Configuring the on_intermediate_message
callback within agent.invoke(...)
or agent.invoke_stream(...)
allows the caller to receive intermediate messages generated during the process of formulating the agent's final response.
import asyncio
from typing import Annotated
from semantic_kernel.agents import AzureResponsesAgent
from semantic_kernel.contents import AuthorRole, FunctionCallContent, FunctionResultContent
from semantic_kernel.contents.chat_message_content import ChatMessageContent
from semantic_kernel.functions import kernel_function
# Define a sample plugin for the sample
class MenuPlugin:
"""A sample Menu Plugin used for the concept sample."""
@kernel_function(description="Provides a list of specials from the menu.")
def get_specials(self) -> Annotated[str, "Returns the specials from the menu."]:
return """
Special Soup: Clam Chowder
Special Salad: Cobb Salad
Special Drink: Chai Tea
"""
@kernel_function(description="Provides the price of the requested menu item.")
def get_item_price(
self, menu_item: Annotated[str, "The name of the menu item."]
) -> Annotated[str, "Returns the price of the menu item."]:
return "$9.99"
# This callback function will be called for each intermediate message,
# which will allow one to handle FunctionCallContent and FunctionResultContent.
# If the callback is not provided, the agent will return the final response
# with no intermediate tool call steps.
async def handle_intermediate_steps(message: ChatMessageContent) -> None:
for item in message.items or []:
if isinstance(item, FunctionResultContent):
print(f"Function Result:> {item.result} for function: {item.name}")
elif isinstance(item, FunctionCallContent):
print(f"Function Call:> {item.name} with arguments: {item.arguments}")
else:
print(f"{item}")
async def main():
# 1. Create the client using Azure OpenAI resources and configuration
client, model = AzureResponsesAgent.setup_resources()
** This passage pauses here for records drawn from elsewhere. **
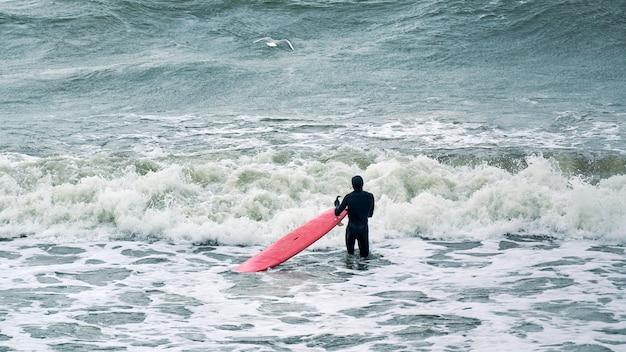 Mannelijke surfer in zwarte zwembroek in oceaan met rode surfplank wachten op grote golf. warme dag, prachtig zeewater, natuurscène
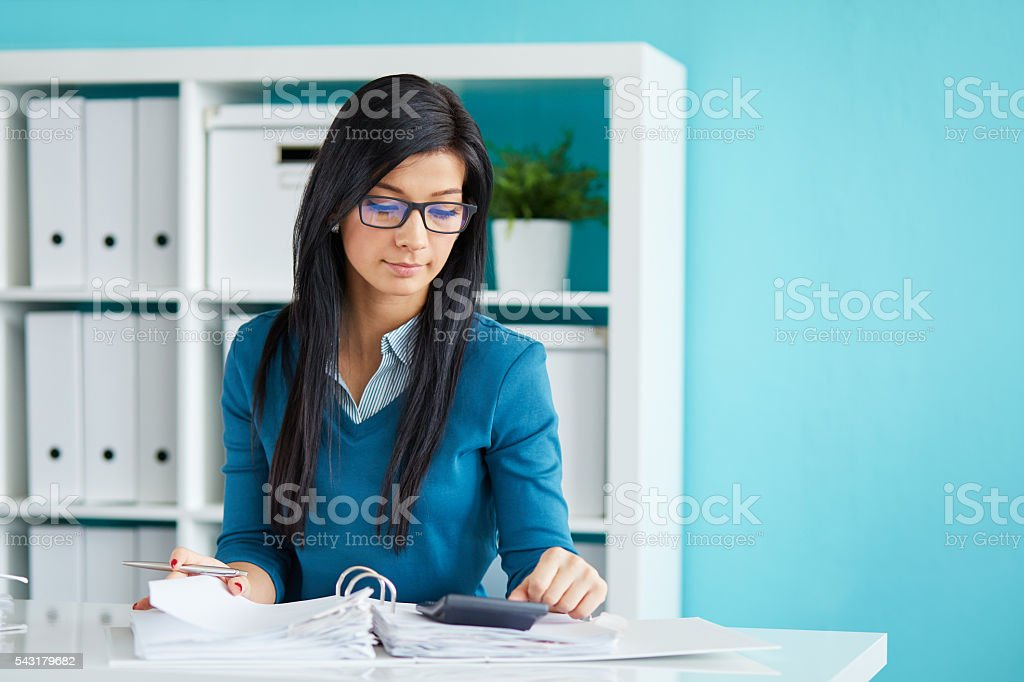 Businesswoman with glasses in office stock photo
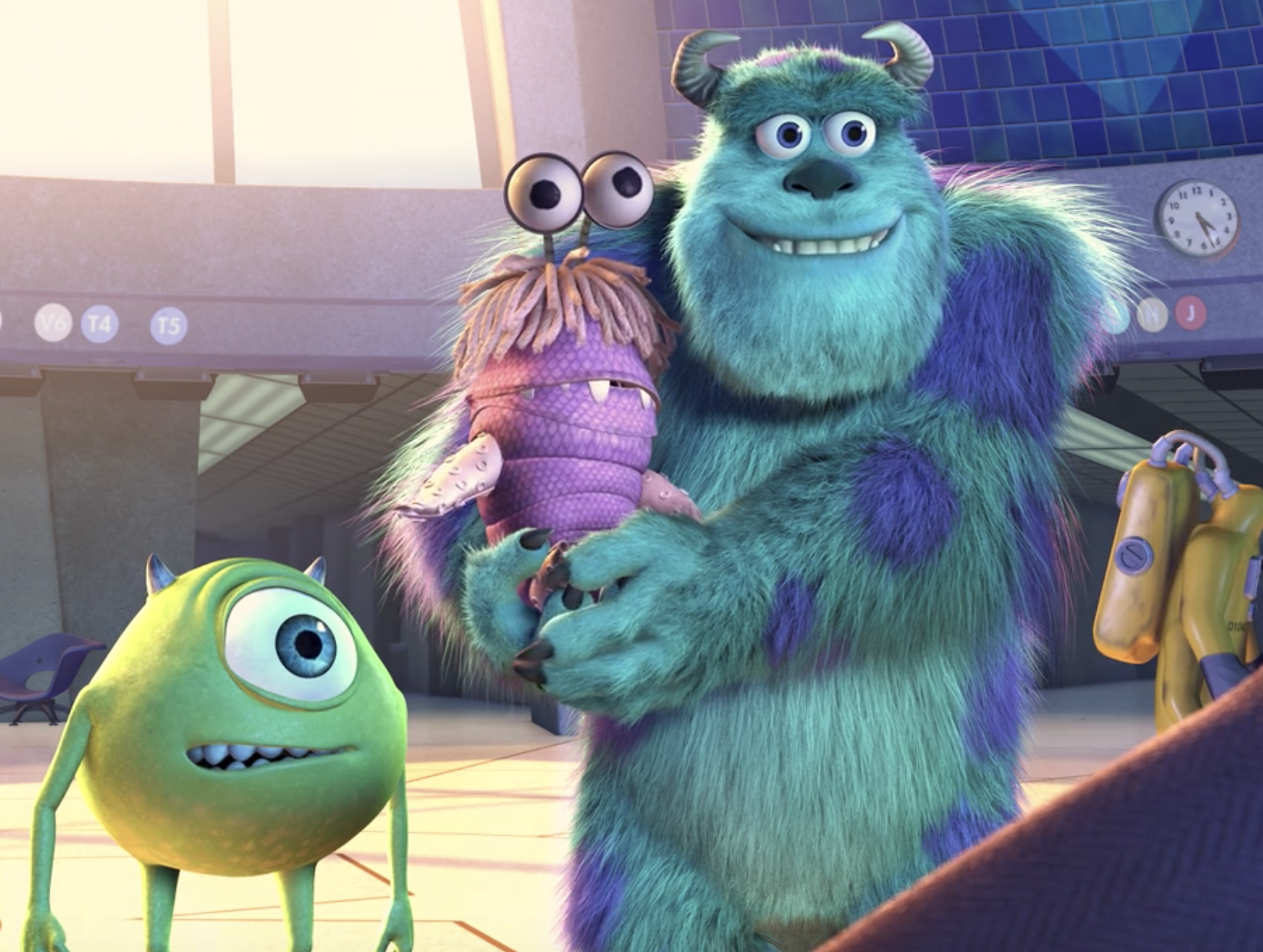 Mike smiles a crooked smile while Sulley smiles an equally awkward smile as he holds Boo in a monster suit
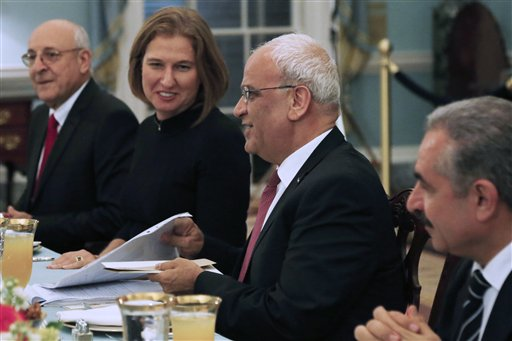 Israel's Justice Minister and chief negotiator Tzipi Livni, second left, Palestinian chief negotiator Saeb Erekat, second right, Yitzhak Molcho, an adviser to Israeli Prime Minister Benjamin Netanyahu, left, and Mohammed Shtayyeh, aide to Palestinian President Mahmoud Abbas, right, are seated across from Secretary of State John Kerry, not pictured, at an Iftar dinner, which celebrates Ramadan, at the State Department in Washington, marking the resumption of Israeli-Palestinian peace talks on Monday.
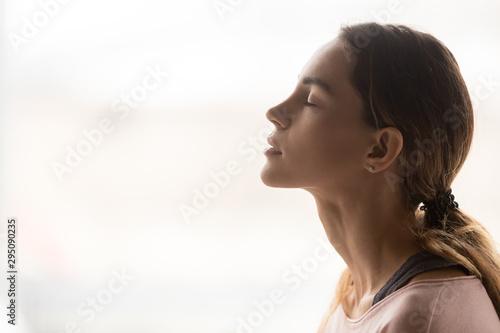 Serene young woman taking deep breath of fresh air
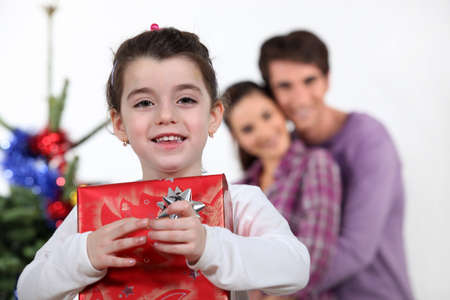 Young girl with a Christmas present photo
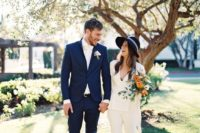 25 a white pantsuit, black strappy shoes and a matching hat for a casual yet bold bridal look
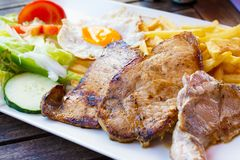 Grilled steaks, French fries, fried egg Royalty Free Stock Images
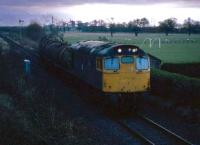 Dawn struggles to break in December 1985 as a train of molasses bound for Menstrie leaves Alloa marshalling yard. The yard was closed two years later when a new run around loop was installed at Cambus<br><br>[Mark Dufton&nbsp;/12/1985]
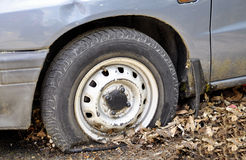 A car with an emergency standing for a long time in the fall unattended with a wheel Stock Photos
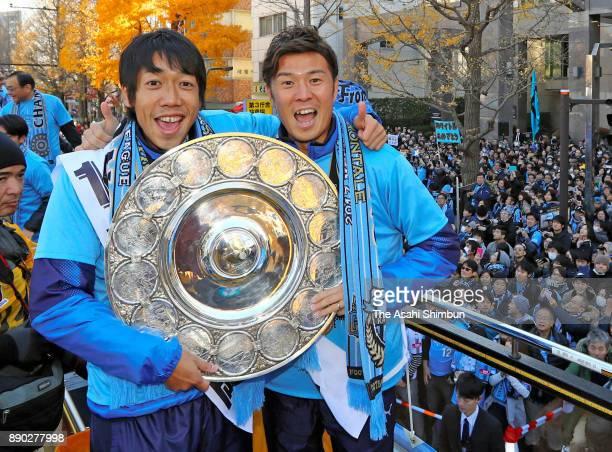 Kengo Nakamura and Yusuke Tasaka of Kawasaki Frontale celebarte during the Kawasaki Frontale Champions Parade on December 10 2017 in Kawasaki...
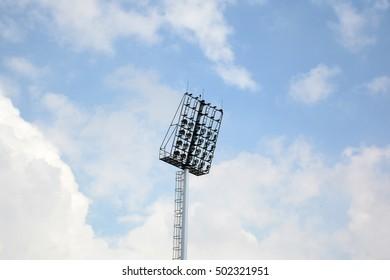stadium spotlight with blue sky background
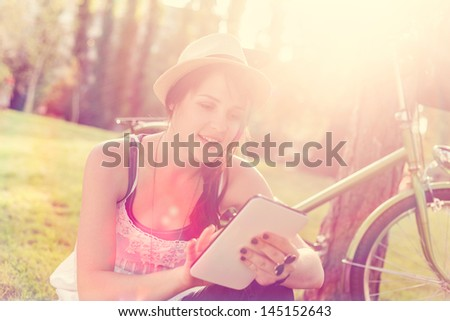 Beautiful young woman using digital tablet sitting next to her bike. - stock photo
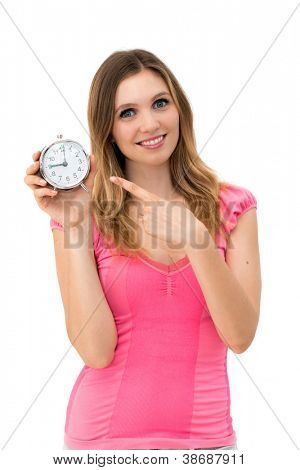 Wait,young beautiful woman holding a clock on a white background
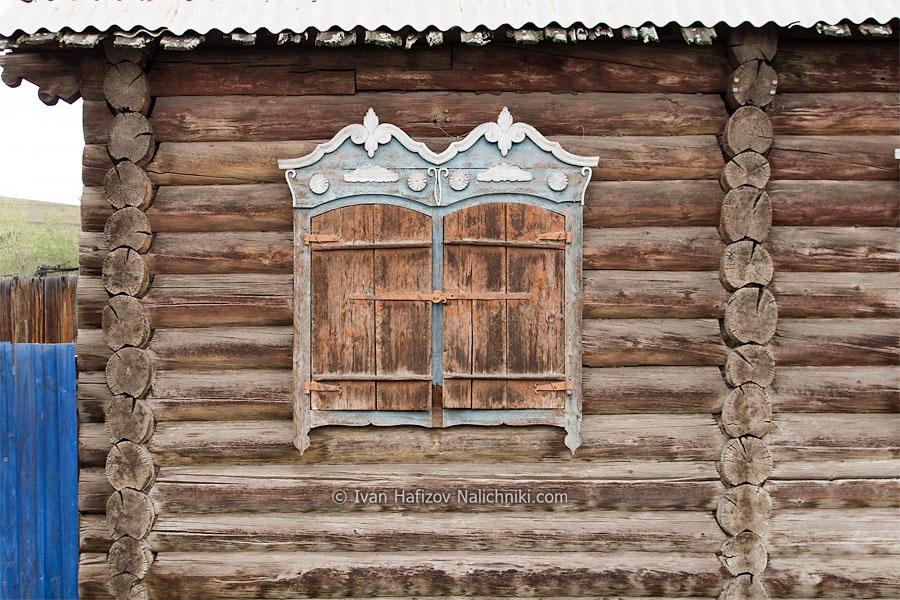 Стена старого дома с закрытыми ставнями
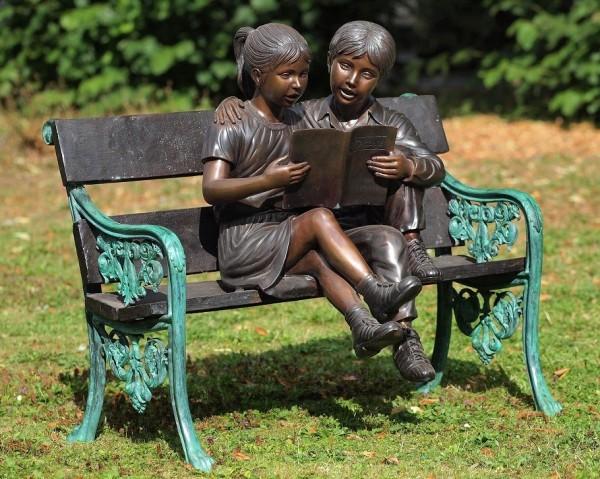 Mädchen Luisa mit Freund beim Buch lesen auf einer Gartenbank als Bronzeskulptur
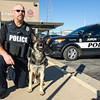 "Joplin Police Officer Randy Black kneels beside his new partner, ""Fighter,"" the department's newest K-9 officer. The two-year-old German Shepard from Poland has logged 400 hours of training with Black and will continue training with his handler for the rest of his career. ""Fighter"" is trained in explosives detection, suspect apprehension and search and tracking.<br /> Globe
# 2. Create a Semantic Kernel agent for the OpenAI Responses API
agent = AzureResponsesAgent(
ai_model_id=model,
client=client,
name="Host",
instructions="Answer questions about the menu.",
plugins=[MenuPlugin()],
)
# 3. Create a thread for the agent
# If no thread is provided, a new thread will be
# created and returned with the initial response
thread = None
user_inputs = ["Hello", "What is the special soup?", "What is the special drink?", "How much is that?", "Thank you"]
try:
for user_input in user_inputs:
print(f"# {AuthorRole.USER}: '{user_input}'")
async for response in agent.invoke(
messages=user_input,
thread=thread,
on_intermediate_message=handle_intermediate_steps,
):
thread = response.thread
print(f"# {response.name}: {response.content}")
finally:
await thread.delete() if thread else None
if __name__ == "__main__":
asyncio.run(main())
The following demonstrates sample output from the agent invocation process:
AuthorRole.USER: 'Hello'
Host: Hi there! How can I assist you with the menu today?
AuthorRole.USER: 'What is the special soup?'
Function Call:> MenuPlugin-get_specials with arguments: {}
Function Result:>
Special Soup: Clam Chowder
Special Salad: Cobb Salad
Special Drink: Chai Tea
for function: MenuPlugin-get_specials
Host: The special soup is Clam Chowder. Would you like to know more about any other specials?
AuthorRole.USER: 'What is the special drink?'
Host: The special drink is Chai Tea. Would you like any more information?
AuthorRole.USER: 'How much is that?'
Function Call:> MenuPlugin-get_item_price with arguments: {"menu_item":"Chai Tea"}
Function Result:> $9.99 for function: MenuPlugin-get_item_price
Host: The Chai Tea is $9.99. Is there anything else you would like to know?
AuthorRole.USER: 'Thank you'
Host: You're welcome! If you have any more questions, feel free to ask. Enjoy your day!
Feature currently unavailable in Java.